---------- ФРАГМЕНТ ДЛЯ ЧТЕНИЯ
Луи Маль, французский кинорежиссер левых взглядов, автор документального фильма "Индия-призрак", снятого в 1969 году, заметил, что перед всеобщим поклонением железным дорогам не устоял даже такой мыслитель, как Карл Маркс, написавший в статье 1853 года, что они уничтожат кастовую систему в Индии. Дороги были построены еще в XIX веке, но кастовая система оказалась живуча. Получилось по Ильфу и Петрову: "В фантастических романах главное это было радио. При нем ожидалось счастье человечества. Вот радио есть, а счастья нет".
Железные дороги — это действительно революция. Однако байку для инвесторов о новом мире можно создать при помощи практически любой инновации, сколь бы незначительной она ни была. Яркий пример — изобретение автоматического укладчика кеглей в боулингах. До этого они считались злачными заведениями, а кеглями там заведовали мальчишки, у которых зачастую не складывались отношения с клиентами. Машины оказались проворнее и надежнее мальчишек, играть стало приятнее. Повсюду начали трубить, что это семейное развлечение, "загородный клуб для народа". Туда ринулся средний класс, и к концу 1950-х 10 млн американцев посещали боулинг как минимум раз в неделю. Аргументы Уолл-стрит: "180 млн человек умножить на два часа в неделю и на 52 недели в году. Это очень большой боулинг". Акции профильных компаний — производителей оборудования и операторов сетей — стали фаворитами рынка. Инвесторы вложили в индустрию $2 млрд — огромную сумму по тому времени. Вскоре популярность катания шаров пошла на убыль, падение цен акций с пика составило 80%.
--------------------
### ВАШИ ЗАДАНИЯ:
a – Ответьте по фрагменту о железных дорогах и боулинге:
(i) В каком году вышла статья Карла Маркса о железных дорогах в Индии?
(ii) Сколько американцев к концу 1950-х посещали боулинг как минимум раз в неделю?
(iii) На сколько процентов упали цены акций от пика?
b – Почему, согласно фрагменту о железных дорогах и боулинге, после появления автоматического укладчика кеглей играть в боулинг стало приятнее?
c – Продолжите фрагмент о железных дорогах и боулинге с того места, где он заканчивается.
---------- ВЫДЕРЖКИ ИЗ ДАННЫХ
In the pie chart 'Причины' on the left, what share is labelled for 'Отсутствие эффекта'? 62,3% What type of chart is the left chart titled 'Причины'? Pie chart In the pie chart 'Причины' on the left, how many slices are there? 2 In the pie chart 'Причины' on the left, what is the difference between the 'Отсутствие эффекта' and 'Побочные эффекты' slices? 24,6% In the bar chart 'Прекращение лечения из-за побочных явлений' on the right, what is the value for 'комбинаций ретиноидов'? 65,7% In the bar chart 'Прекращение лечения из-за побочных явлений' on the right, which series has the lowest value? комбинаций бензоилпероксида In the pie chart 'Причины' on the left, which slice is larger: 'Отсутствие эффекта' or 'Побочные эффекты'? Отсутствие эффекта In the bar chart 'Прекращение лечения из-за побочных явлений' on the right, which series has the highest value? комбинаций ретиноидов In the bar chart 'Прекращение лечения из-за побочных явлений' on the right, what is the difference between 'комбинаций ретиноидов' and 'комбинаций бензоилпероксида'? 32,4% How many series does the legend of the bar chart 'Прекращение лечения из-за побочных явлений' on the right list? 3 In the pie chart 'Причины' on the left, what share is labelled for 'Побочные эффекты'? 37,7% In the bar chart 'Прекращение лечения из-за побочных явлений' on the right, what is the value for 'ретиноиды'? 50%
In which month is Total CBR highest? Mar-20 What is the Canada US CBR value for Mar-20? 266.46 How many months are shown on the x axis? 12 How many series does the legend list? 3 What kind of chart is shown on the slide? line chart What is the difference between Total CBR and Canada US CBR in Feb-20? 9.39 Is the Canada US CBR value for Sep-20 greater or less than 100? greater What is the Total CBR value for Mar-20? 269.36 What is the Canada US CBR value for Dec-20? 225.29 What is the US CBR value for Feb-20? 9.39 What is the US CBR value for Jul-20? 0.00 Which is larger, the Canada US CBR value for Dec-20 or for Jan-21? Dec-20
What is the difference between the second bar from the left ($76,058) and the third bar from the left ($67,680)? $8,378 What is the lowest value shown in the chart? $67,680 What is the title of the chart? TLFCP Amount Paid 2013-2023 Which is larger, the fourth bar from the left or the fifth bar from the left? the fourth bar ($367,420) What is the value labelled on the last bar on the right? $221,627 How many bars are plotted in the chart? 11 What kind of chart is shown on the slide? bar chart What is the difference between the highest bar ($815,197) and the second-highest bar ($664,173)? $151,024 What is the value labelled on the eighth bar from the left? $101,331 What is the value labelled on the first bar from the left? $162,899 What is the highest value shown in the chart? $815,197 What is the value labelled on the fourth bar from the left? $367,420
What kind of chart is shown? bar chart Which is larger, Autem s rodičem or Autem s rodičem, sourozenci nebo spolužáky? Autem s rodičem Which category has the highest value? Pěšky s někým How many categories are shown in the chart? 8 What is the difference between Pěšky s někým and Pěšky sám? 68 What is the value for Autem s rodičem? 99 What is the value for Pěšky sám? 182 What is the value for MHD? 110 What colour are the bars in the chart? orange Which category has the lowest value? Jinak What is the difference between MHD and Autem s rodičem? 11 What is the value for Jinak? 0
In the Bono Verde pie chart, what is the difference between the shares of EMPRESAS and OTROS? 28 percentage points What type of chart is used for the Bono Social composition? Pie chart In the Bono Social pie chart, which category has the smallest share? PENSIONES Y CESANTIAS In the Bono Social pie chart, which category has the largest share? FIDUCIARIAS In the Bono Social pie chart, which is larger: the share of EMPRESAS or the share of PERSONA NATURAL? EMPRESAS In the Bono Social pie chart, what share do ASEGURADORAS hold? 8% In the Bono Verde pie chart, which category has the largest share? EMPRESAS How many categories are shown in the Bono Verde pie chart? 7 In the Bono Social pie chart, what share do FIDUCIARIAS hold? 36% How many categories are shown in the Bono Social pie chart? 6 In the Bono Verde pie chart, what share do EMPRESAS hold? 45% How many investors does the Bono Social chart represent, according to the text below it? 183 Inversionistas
--------------------
### СПИСОК ОТВЕТОВ:
a –
(i) В 1853 году.
(ii) 10 млн.
(iii) На 80%.

b – Раньше кеглями заведовали мальчишки, у которых зачастую не складывались отношения с клиентами. Машины оказались проворнее и надежнее мальчишек.

c –
Уоррен Баффет не устает повторять, что на сентенции о будущем человечества инвесторам в акции не нужно обращать никакого внимания. Во-первых, потому, что выигрыш от внедрения технологии может достаться не акционерам, а потребителям: если все корпорации перешли на закупки по интернету, сократили издержки и снизили цены на свою продукцию, это ведет к повышению благосостояния клиентов, а не доходов акционеров. Во-вторых, трудно понять, какие компании станут фаворитами в юной пока отрасли. Вспомните, сколько поисковиков было до Google. Баффет же приводит в пример автомобилестроение. На заре автомобильной эры в США было 2 тыс. автопроизводителей, а к нашему времени осталось три. Когда компаний, внедряющих изобретение, 2 тыс., в кого инвестировать, сказать нельзя, понятно лишь, что настал час шортить лошадей. Баффет даже приводит статистику по лошадям: в 1900 году в США их насчитывалось 21 млн, а в 1998-м — 5 млн.
Технологический бум обычно заканчивается избыточными инвестициями. Недавний пример — прокладка трансатлантических и транстихоокеанских оптико-волоконных каналов, когда их необходимая мощность была превышена в 10 раз. Деньги были утоплены не только в прямом, но и в переносном смысле. Компания Global Crossing, основной игрок на этом поле, разорилась, ее активы были проданы примерно за 10% вложенной суммы. С другой стороны, передача данных между Америкой и Евразией резко удешевилась, что способствовало развитию аутсорсинга услуг колл-центров и т. п. в Индии.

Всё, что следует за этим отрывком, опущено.